Sempozyum, saygı duruşu ve İstiklal Marşı’nın okunmasının ardından açılış konuşmalarıyla başladı.

“DEPREM TEKNOLOJİLERİ VE TÜRK DÜNYASI, ÜNİVERSİTEMİZİN İKİ MİSYONUDUR”
İlk olarak Sempozyum Düzenleme Kurulu Başkanı Prof. Dr. Abdulkadir Gül kürsüye çıkarak sempozyumun amaç ve kapsamına dair konuşma yaptı.
Ardından EBYÜ Rektörü Prof. Dr. Akın Levent katılımcılara hitaben şunları söyledi:
“Anadolu’nun Kilidi Erzincan konulu bu anlamlı sempozyuma Erzincan’a, üniversitemize hoş geldiniz. Üniversitemizin ülkemize birbirinden önemli katma değeri olan iki misyonu bulunmaktadır. Bunlardan biri deprem teknolojileri, diğeri ise Türk dünyasıdır.
İçinde bulunduğumuz coğrafyada her iki alan da büyük önem arz etmektedir.

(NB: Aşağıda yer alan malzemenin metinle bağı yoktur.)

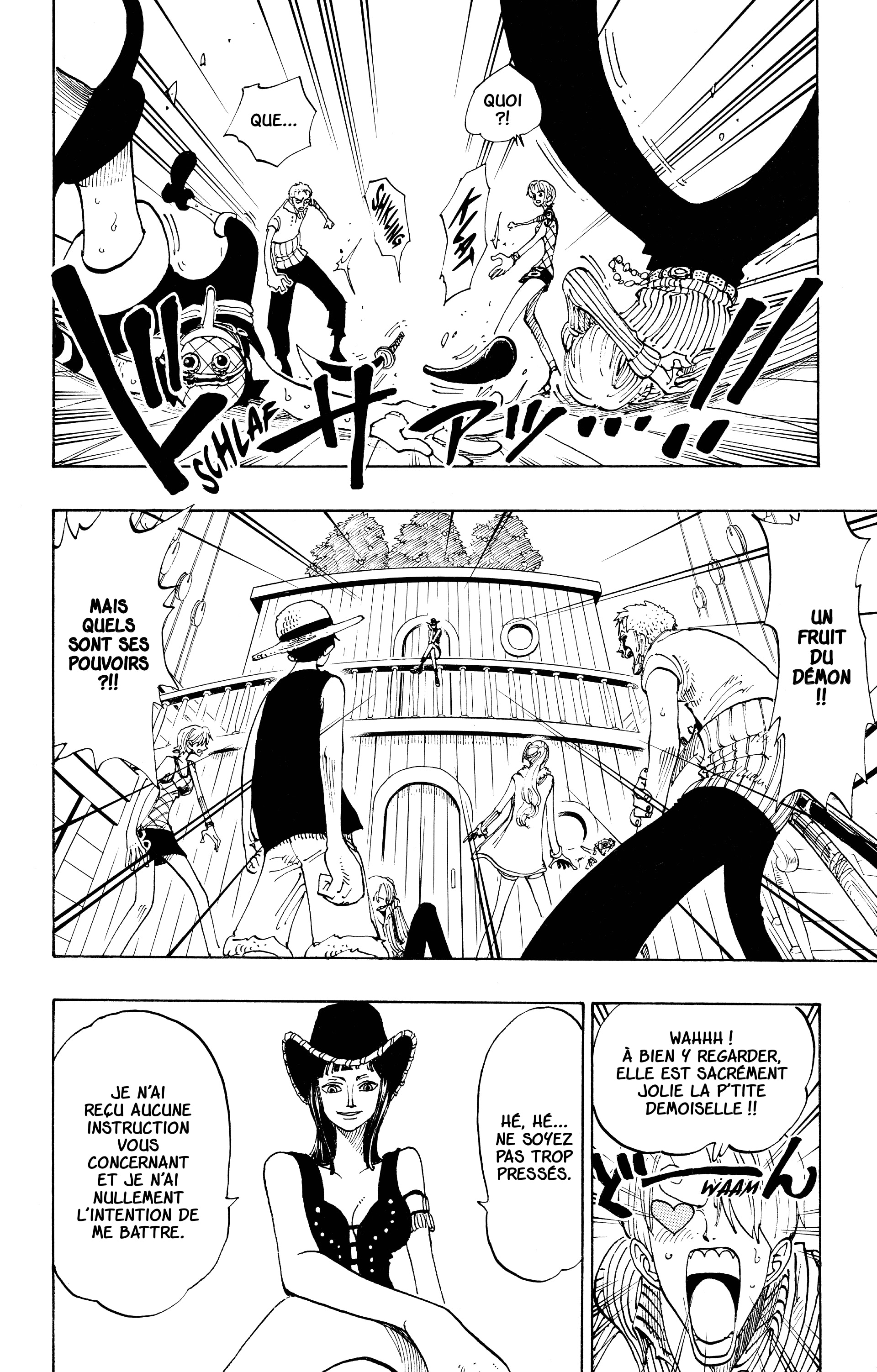 One Piece Chapitre 114 - Page 12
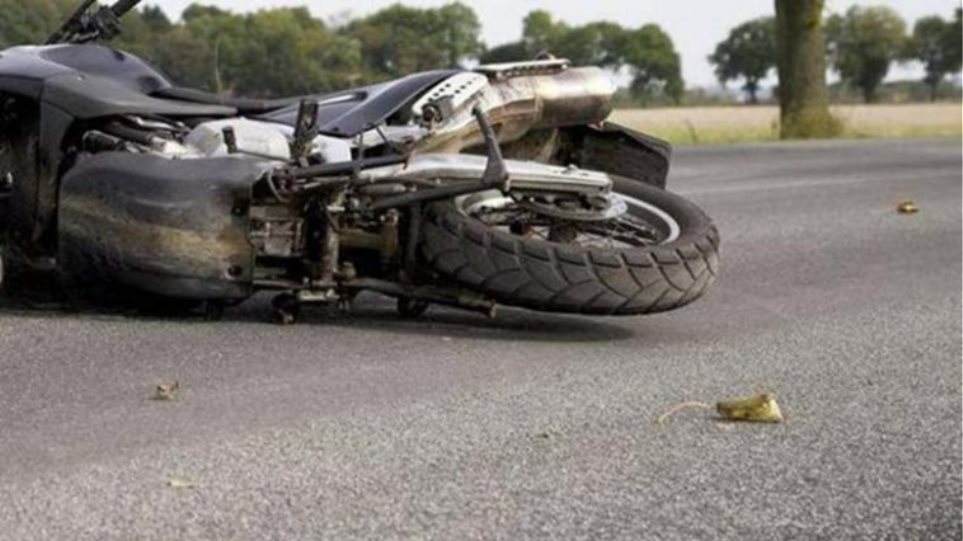 Κρήτη: Συγκρούστηκαν δύο μοτοσικλέτες – Στο νοσοκομείο οι οδηγοί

Türk dünyasıyla ilgili 2022’den sonra yapılan birçok sempozyumda akademisyenlerimizin ortak olarak vardığı sonuç bildirgeleri, Türk dünyasına ışık tutmuştur.”
“CAMİ DE BİZİM, CEMEVİ DE BİZİM”
Erzincan Belediye Başkanı Bekir Aksun, konuşmasında birlik ve beraberlik vurgusu yaptı:
“Bu sempozyumun sonucunda inanıyorum ki şu kanaate varılacaktır: Anadolu’nun Türkleşmesi ve İslamlaşması, ‘Cami de bizim, cemevi de bizim; Alevi de bizim, Sünni de bizim; Kürt de bizim, Türk de bizim’ diyenlerin omuzları üzerinde inşa edilecektir.”
“AHLAKİ VE KÜLTÜREL DEĞERLER BİR ULUSUN TEMELİDİR”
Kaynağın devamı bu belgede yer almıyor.